作者
Zhangchen Hu,Heng Chen,Eric Lyons,Senay Solak,Michael Zink
摘要
Unmanned Aerial Vehicles (UAVs), i.e., drones, are expected to be widely used in various applications, such as parcel delivery and passenger transport, with the benefits of mitigating traffic congestion and reducing carbon emissions. In this paper, we study a UAV path planning problem under uncertain weather conditions, and design a data-driven dynamic decision support system for multiple types of UAVs. To this end, we categorize all relevant costs into three types, namely, economic, environmental, and social costs, and formulate a nonlinear two-stage stochastic programming model to establish optimal paths for UAV missions under weather uncertainty. We then discretize the nonlinear model and propose a tight linear approximation for the discretized problem to allow for a near real-time implementation. To quantify weather uncertainty, we propose a weather scenario generation algorithm to map ensemble-based weather forecast information to airspace blockage maps. With comprehensive computational studies through simulations, we show that our proposed stochastic approach can lower operating costs by an average of around 6%, where the savings increase as weather conditions become more severe and complex. We also find that, for missions operated by small UAVs, it is not sufficient to determine a path solely based on economic cost minimization, but it should rather be through total cost minimization, which involves environmental and social costs.
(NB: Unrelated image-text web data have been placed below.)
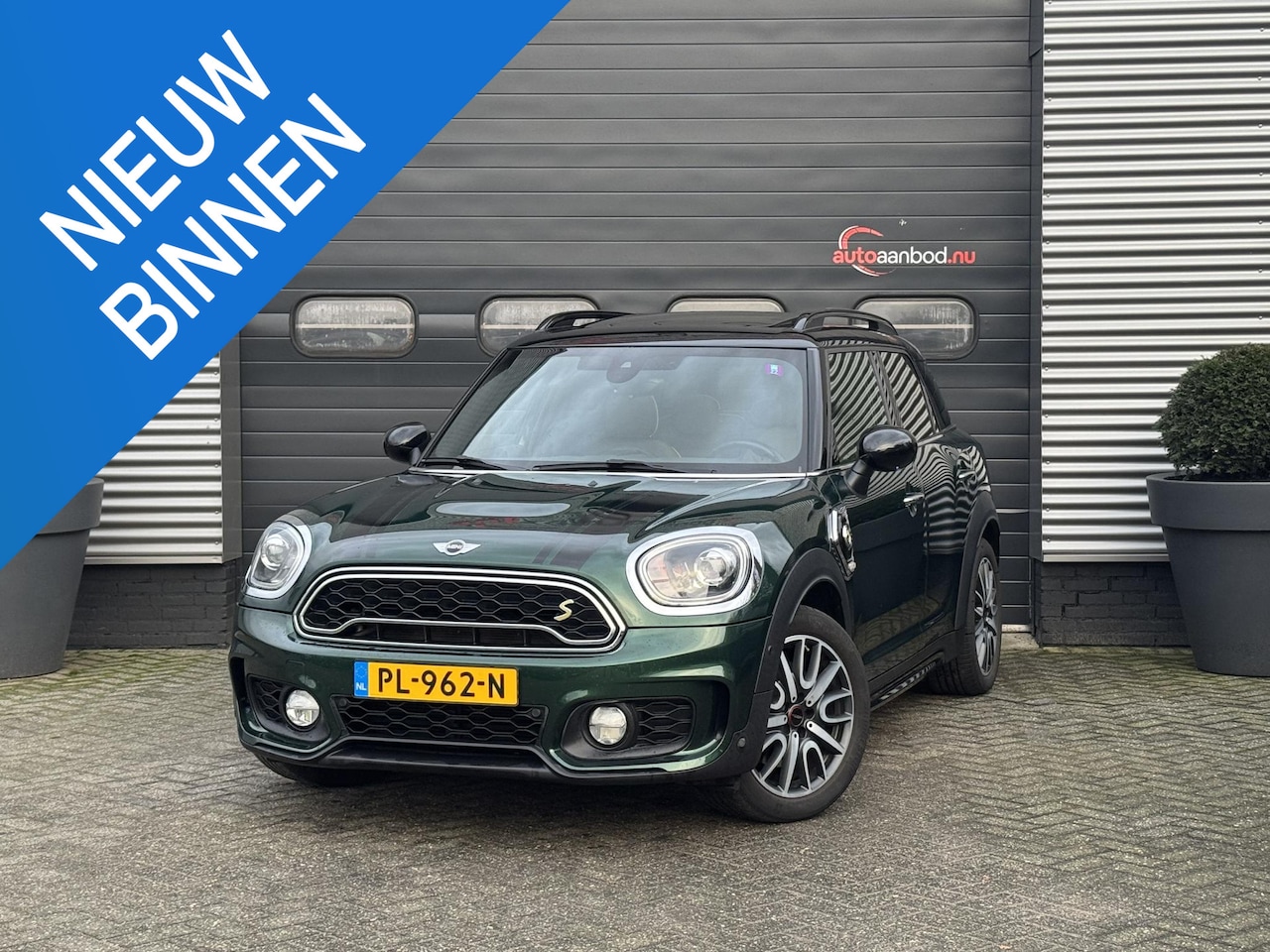 MINI Countryman - Mini 2.0 Cooper S E ALL4 Chili | JCW | Panoramadak | Head-Up Display | Navigatie | Lederen - AutoWereld.nl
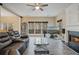 Open living room with fireplace, large windows, and modern furnishings at 1050 Westwell Run, Alpharetta, GA 30022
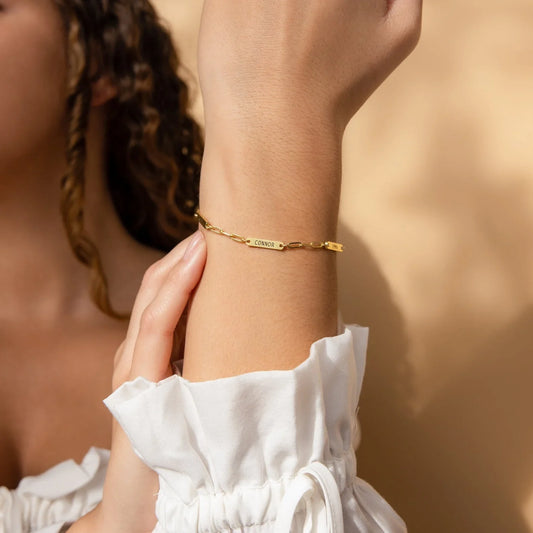 Model elegantly wearing an Eraya Jewel Engraved Mini Name Bar Bracelet in Gold, showcasing its delicate personalized style on her wrist.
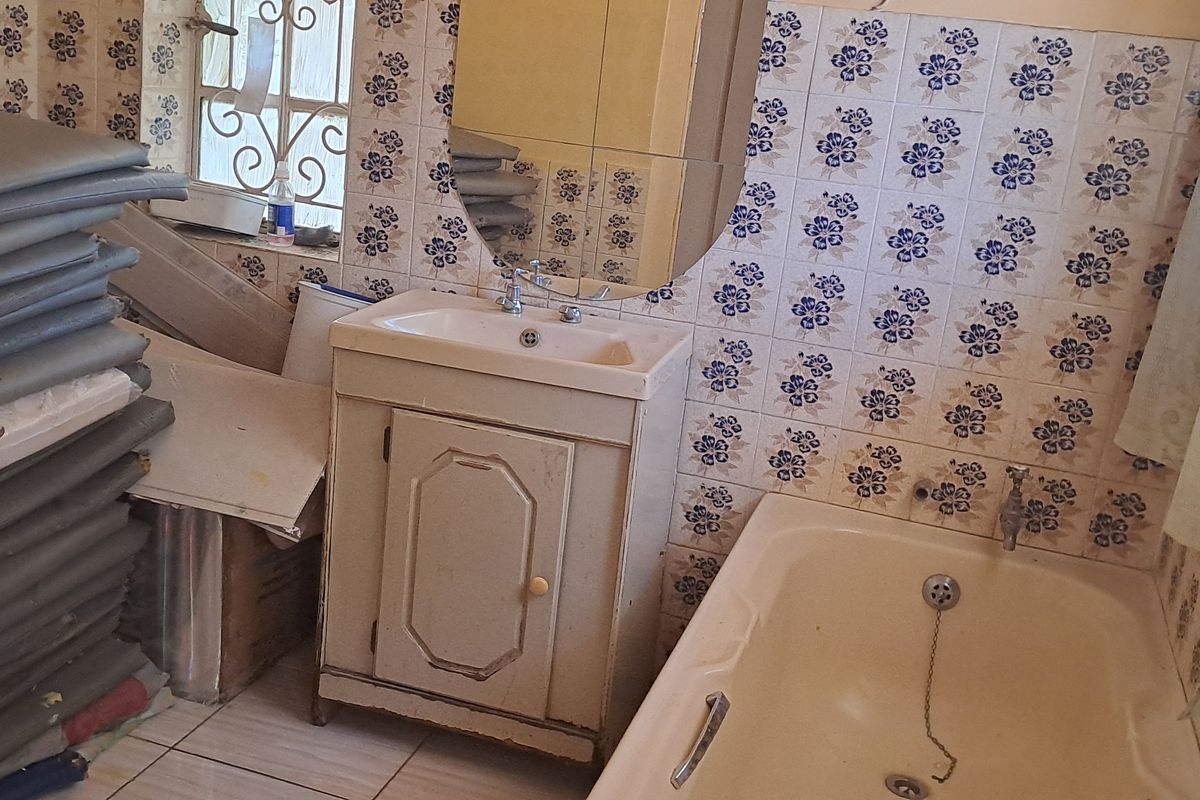 A dated bathroom featuring a vanity cabinet, bathtub, and patterned wall tiles. The space requires modernization to improve its overall aesthetic and functionality.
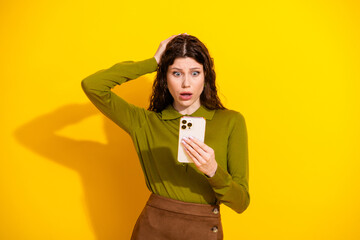 Surprised young woman in a green top holding a smartphone against a yellow background expressing...
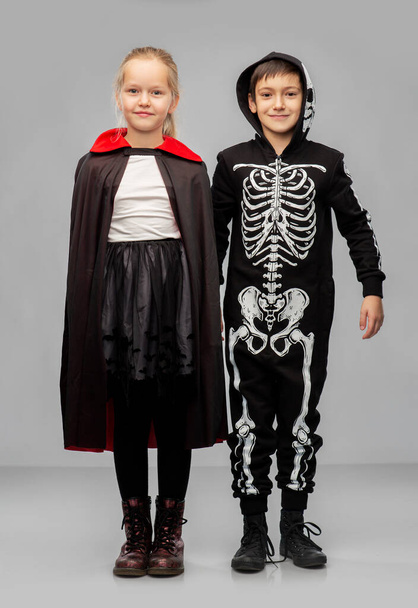 happy children in halloween costumes - Фото, изображение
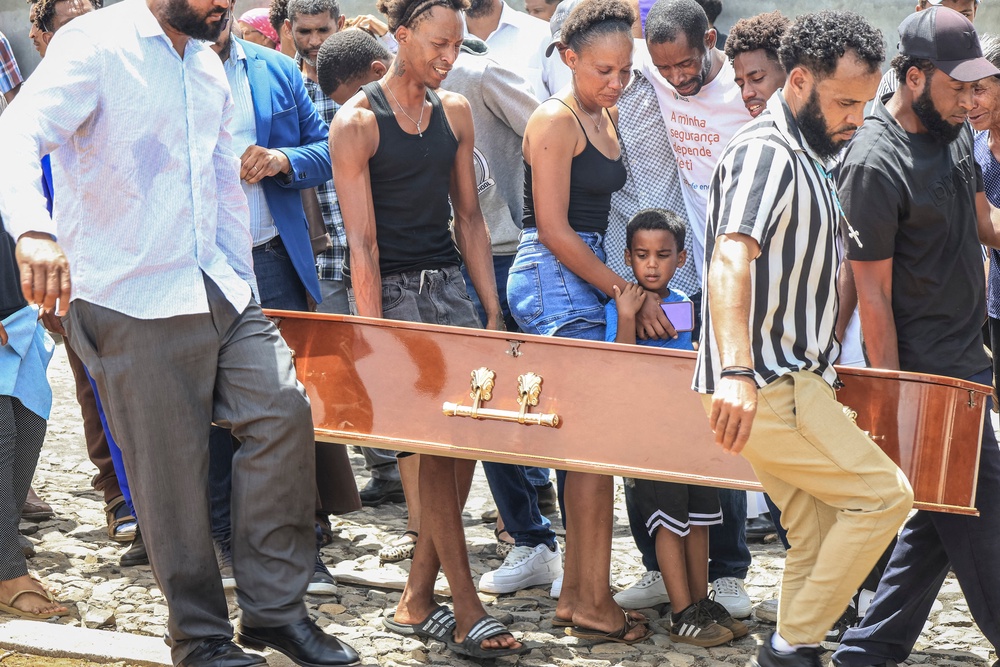 Residents and relatives carry the coffin of one the victims killed in a bus crash during their funeral at Sao Lourenco Church in the town of Sao Lourenco, on the island of Fogo (AFP/Getty)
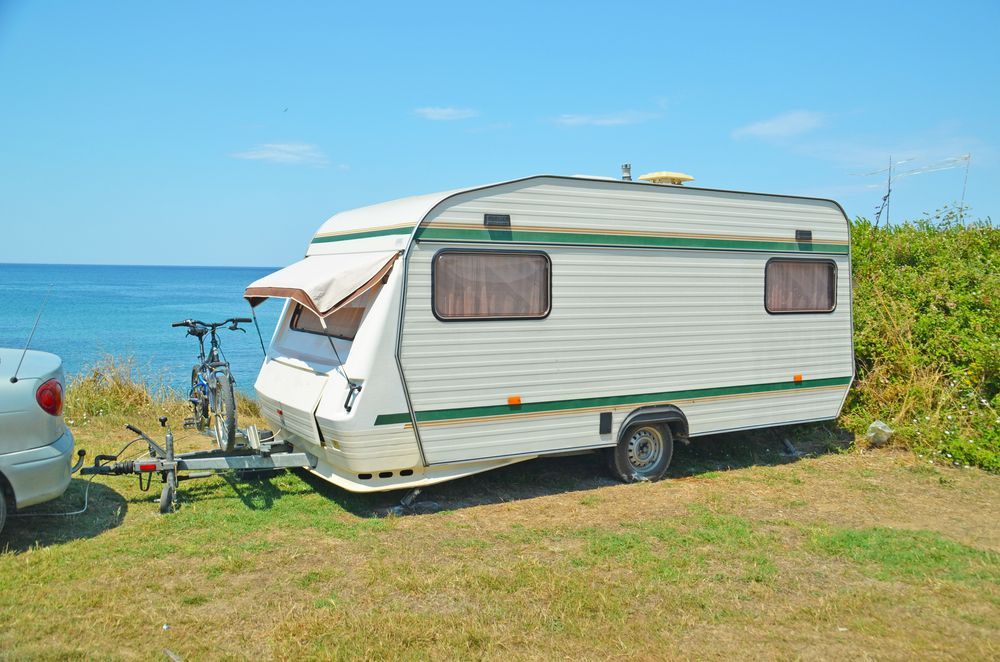 White Camper Trailer Parked Near Ocean With Bicycle Attached. Sunny Day — Total Caravan Repairs in Nabiac, NSW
Considering only the economic cost in the optimization may lead to much higher non-economic costs. However, for missions operated by large UAVs, it is sufficient to determine paths through economic cost optimization, as including environmental and social costs in the optimization process does not result in solutions that are much different from those obtained by considering only the economic costs. For both small and large UAVs, a path established solely through environmental or social cost minimization may not be economically sustainable, as doing so would imply very high economic costs.